Be grateful to him, folks. The massive failures of the current manifestation of the Republican Party have alienated many former conservatives. Fools like Bauer who defend, in the name of Christ, the grotesque Constitutional and humanitarian abuses of the Bush administration will further alienate thinking Americans from the un-Holy alliance between evangelicals and the Republican Party. Evangelicals are rapidly being marginalized as it is– and this latest heresy will speed the process.
God does not condone torture. I’d like to know exactly where in the Bible this man found that God gave the okay for torture.
But he is an evangelical and those folks are way off base on many things, especially this.
Which part of “Do unto others…” escapes Mr Bauer’s Christian ethic. I guess the Christians’ much publicized use of the What Would Jesus Do phrase is no longer operative. Bauer sure threw icy cold water on that tidbit of bumper-sticker proselytizing. He sounds like a parody from The Wizard of Oz”—-“Pay no attention to what Jesus would do. It’s not important. Who are you going to believe, me or the stuff you read in the Bible”?
Yiddisher Kop with the long view, score!
Bauer is correct. This was what occurred at the Council of Nicaea in 325CE to ensure that the dissenters re: Jesus’ divinity were silenced. It was done at the Council of Hippo circa 375CE, to ensure the Canon went the way the Church leaders wanted. It was done throughout the Crusades, even before the Crusaders left Europe and some Jews could be rounded up. It was a staple of the Inquisition and than also became a staple of determining heresy in Protestant locales as well, after Luther’s ascendancy. It was done in America as they hunted witches. That Christian’s torture is a fact of their history.

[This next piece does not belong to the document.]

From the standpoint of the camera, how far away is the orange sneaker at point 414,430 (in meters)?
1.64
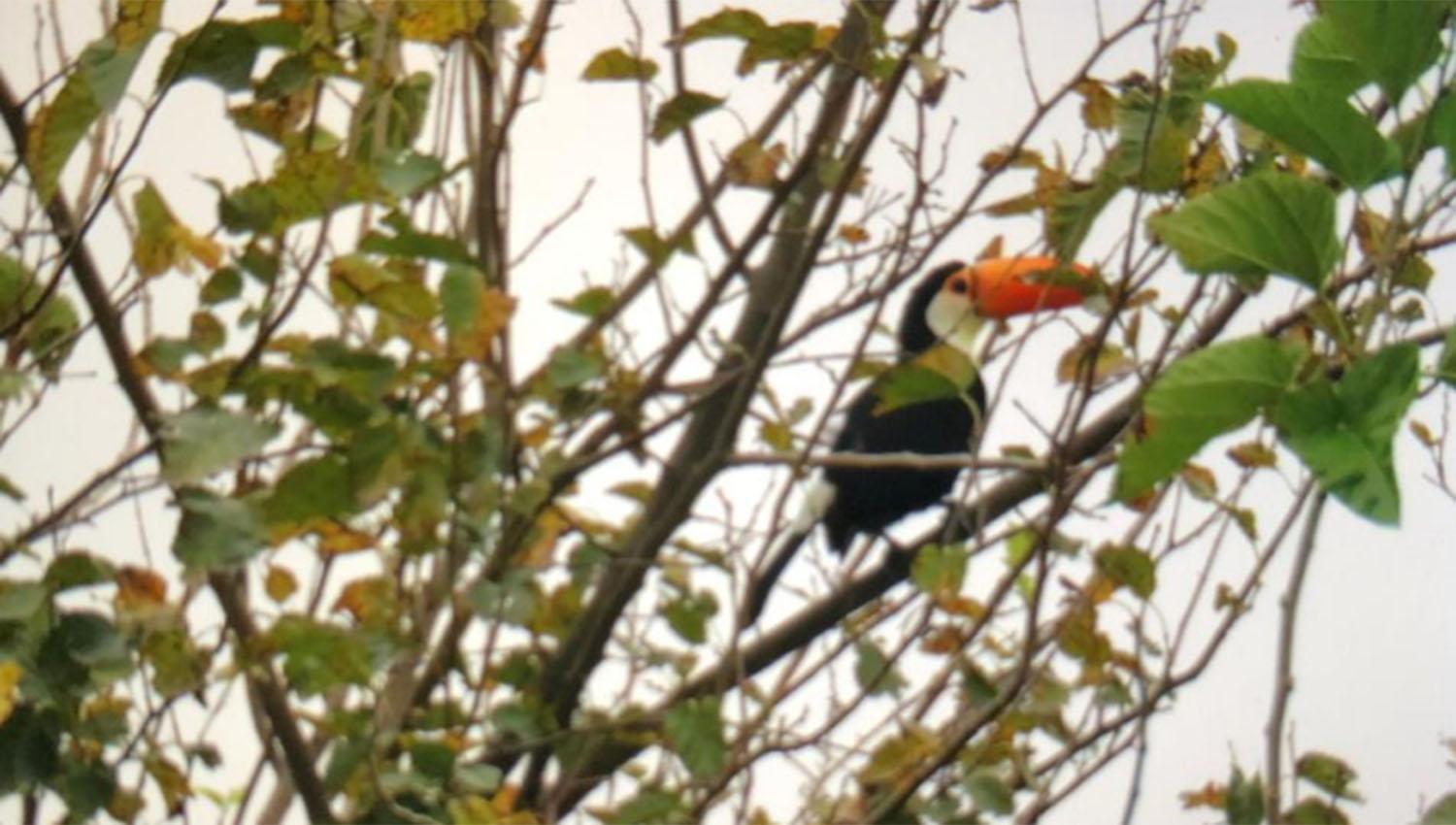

Why should a fundamentalist hypocrite, who is in it for the money, like Mr. Bauer believe differently? How is he wrong when you view it historically?
When I first saw the headline, I thought this article was going to be on a 24 plot development.
Rationalization by contortion – or maybe pretzel logic – that’s what Gary Bauer is exhibiting. Christian principles, not so much. I’ve never heard such convoluted reasoning in my life, and if Jesus really does return for a final judgment day, the followers of this kind of “Christianity” are going to be in a state of shock for their entire trip to hell.
This is just unF***ing believable. What if you don’t pay your pew fees, do you still get to sit and listen to him. I think maybe he should be thrown from the Temple as a money changer.
S/B Altemeyer taught me everything I know about Cook County Democats!
I guess “What would Jesus do?” is supposed to be more of a rhetorical question. It sounds as if Mr. Bauer knows quite a bit about what God and Jesus think and want, perhaps he should be tortured in case he is holding any further information back from us??
Altemeyer taught me everything I know about Democats!
Authoritarians. A must read, “The Authoritarians” by Dr. Bob Altemeyer of University of Manitoba. http://www.scribd.com/doc/6433397/The-Authoritarians
Didn’t get the kinder garden memo, ‘reap what you sow’, fearful, law shreding, evangelical, jingoistic, maroons.
How did our discourse come to be dominated by sociopaths?